Откинув одеяло, он садится на край кровати. Потом всовывает ноги в ботинки и завязывает шнурки. Взяв с тумбочки пистолет, он выходит из спальни.
Вуди вошел в гостиную, и сердце Меган возликовало. Она надеялась, что сын достаточно оправился от своего сумрачного состояния и теперь поставит на место хотя бы часть опрокинутых фотографий. Вуди приблизился к роялю. Меган снова заиграла «Лунную реку». Он лишь стоял и слушал. Лицо у него было сонное.
Окончив играть и тихо закрыв крышку, Меган спросила:
– Дорогой, зачем ты перевернул эти снимки? – Вуди посмотрел на опрокинутые рамки и нахмурился. – Знаю, ты до сих пор скучаешь по отцу. Я тоже по нему скучаю, очень скучаю. И всегда буду скучать. Он был лучшим из мужчин, какие мне встречались. – Вуди смотрел на нее и продолжал хмуриться, но его глаза и лицо оставались непроницаемыми. – Можно убрать папины фотографии, но это не убережет тебя от болезненных воспоминаний. Твой отец продолжает жить в этих снимках и в нашей памяти. Мы храним его в наших сердцах, где он будет жить всегда. Это лучший способ принять случившееся. Понимаешь, дорогой?
Сын хмуро кивнул. Когда Меган предложила вместе поднять рамки с фотографиями, он вышел из гостиной.
Звать его обратно было бесполезно. Причина такого поведения Вуди крылась не в невнимательности или непослушании. Он был узником своего состояния и каждое событие понимал и истолковывал по-своему. Для Меган его логика оставалась недосягаемой.
Вполне вероятно, что, когда они пообедают и Меган займется мытьем посуды, Вуди пойдет в гостиную и вернет рамки в прежнее положение. Такая задержка с выполнением ее просьб случалась довольно часто, словно Меган говорила на иностранном языке и произнесенные ею фразы требовали утомительного перевода.
Она последовала за сыном в коридор и потом в кухню. Придя туда, Вуди сел на стул, на котором прежде сидела Меган, и взял ее книгу. Стараясь не выронить закладку, он начал читать с первой страницы.

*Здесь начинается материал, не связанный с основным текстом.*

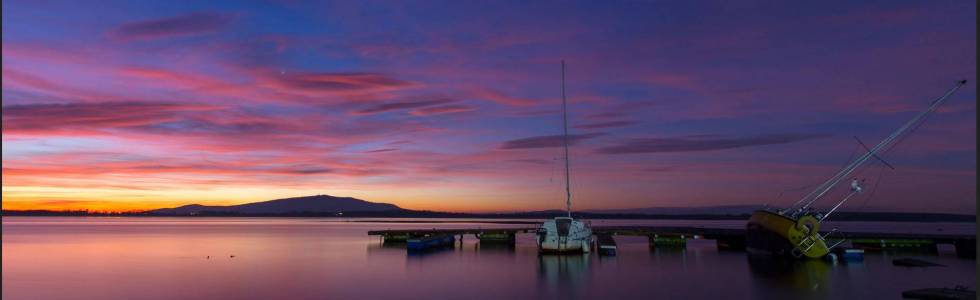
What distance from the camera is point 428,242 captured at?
258 ft

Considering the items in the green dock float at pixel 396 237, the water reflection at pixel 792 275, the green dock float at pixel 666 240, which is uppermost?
the green dock float at pixel 396 237

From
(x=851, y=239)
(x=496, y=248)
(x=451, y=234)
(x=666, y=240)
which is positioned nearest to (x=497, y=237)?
(x=451, y=234)

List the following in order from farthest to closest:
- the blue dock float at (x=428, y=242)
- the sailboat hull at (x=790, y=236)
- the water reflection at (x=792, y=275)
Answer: the blue dock float at (x=428, y=242) < the sailboat hull at (x=790, y=236) < the water reflection at (x=792, y=275)

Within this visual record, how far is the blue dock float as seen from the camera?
7456 cm

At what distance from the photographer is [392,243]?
93.1 metres

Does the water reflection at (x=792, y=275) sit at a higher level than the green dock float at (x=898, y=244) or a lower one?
lower

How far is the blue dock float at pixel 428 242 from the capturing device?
7456 cm

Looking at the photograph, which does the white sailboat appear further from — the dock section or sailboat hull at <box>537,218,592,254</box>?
the dock section

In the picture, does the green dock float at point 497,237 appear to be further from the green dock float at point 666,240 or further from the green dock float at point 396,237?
the green dock float at point 666,240

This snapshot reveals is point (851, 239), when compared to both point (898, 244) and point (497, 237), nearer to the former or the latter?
point (898, 244)

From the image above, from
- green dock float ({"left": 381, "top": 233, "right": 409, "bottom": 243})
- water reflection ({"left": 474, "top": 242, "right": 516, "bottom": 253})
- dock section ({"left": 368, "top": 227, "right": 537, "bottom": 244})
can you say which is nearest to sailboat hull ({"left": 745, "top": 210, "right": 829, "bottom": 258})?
water reflection ({"left": 474, "top": 242, "right": 516, "bottom": 253})

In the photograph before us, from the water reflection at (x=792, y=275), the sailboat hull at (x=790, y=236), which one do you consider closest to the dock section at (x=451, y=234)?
the sailboat hull at (x=790, y=236)

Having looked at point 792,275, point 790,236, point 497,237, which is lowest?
point 792,275

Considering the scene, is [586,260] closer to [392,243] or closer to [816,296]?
[816,296]
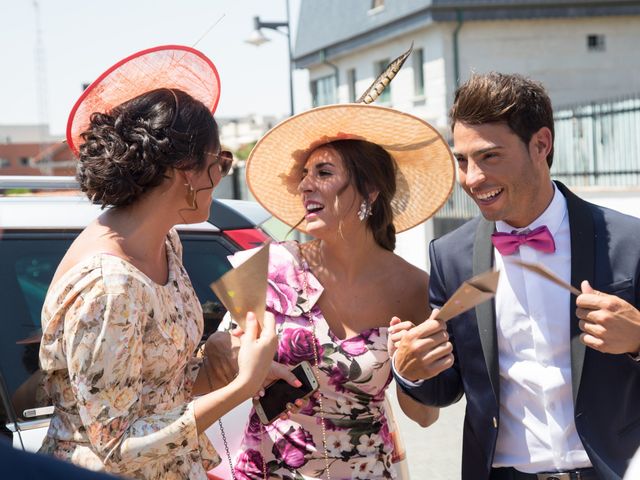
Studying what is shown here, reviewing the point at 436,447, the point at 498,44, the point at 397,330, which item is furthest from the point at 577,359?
the point at 498,44

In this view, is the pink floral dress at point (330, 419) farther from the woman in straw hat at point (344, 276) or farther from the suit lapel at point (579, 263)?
the suit lapel at point (579, 263)

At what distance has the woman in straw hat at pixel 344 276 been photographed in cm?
307

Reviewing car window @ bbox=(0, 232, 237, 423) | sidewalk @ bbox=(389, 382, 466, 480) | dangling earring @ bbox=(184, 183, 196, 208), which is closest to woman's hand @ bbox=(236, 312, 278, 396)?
dangling earring @ bbox=(184, 183, 196, 208)

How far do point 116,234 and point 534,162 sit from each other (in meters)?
1.29

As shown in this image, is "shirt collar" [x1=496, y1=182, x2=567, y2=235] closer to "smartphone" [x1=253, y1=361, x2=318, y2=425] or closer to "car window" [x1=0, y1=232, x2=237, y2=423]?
"smartphone" [x1=253, y1=361, x2=318, y2=425]

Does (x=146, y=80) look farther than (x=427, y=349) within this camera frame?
Yes

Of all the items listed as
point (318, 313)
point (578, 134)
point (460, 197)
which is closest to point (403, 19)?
point (460, 197)

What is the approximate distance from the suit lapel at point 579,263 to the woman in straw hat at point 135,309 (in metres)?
0.89

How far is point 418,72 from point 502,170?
77.6 ft

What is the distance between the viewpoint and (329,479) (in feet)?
10.00


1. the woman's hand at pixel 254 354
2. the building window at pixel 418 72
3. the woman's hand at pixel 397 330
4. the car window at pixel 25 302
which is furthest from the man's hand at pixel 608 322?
the building window at pixel 418 72

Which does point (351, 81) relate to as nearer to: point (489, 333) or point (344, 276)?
point (344, 276)

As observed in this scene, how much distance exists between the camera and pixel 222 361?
2.80 metres

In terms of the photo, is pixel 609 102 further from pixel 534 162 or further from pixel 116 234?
pixel 116 234
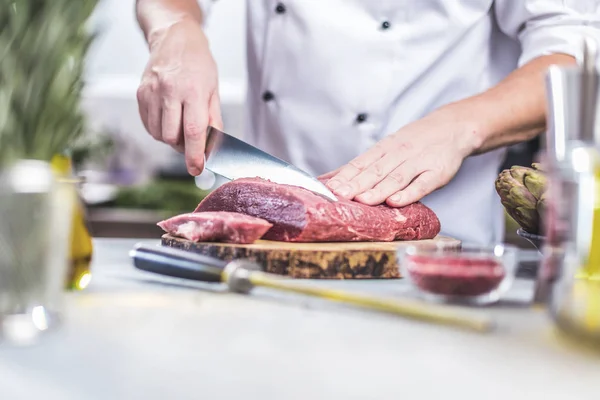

Роман вполне годился для семейного чтения, и потому Меган не стала забирать книгу, а лишь сказала:
– Сегодня у нас будет поздний обед, зато очень вкусный.
Прежде чем достать из холодильника морковь с цветной капустой и поставить их разогреваться, Меган налила себе второй бокал каберне. Взяв другой такой же бокал, она налила туда малиново-виноградный сок, немного разбавив его газировкой «Спарклинг айс». Коктейль для Вуди.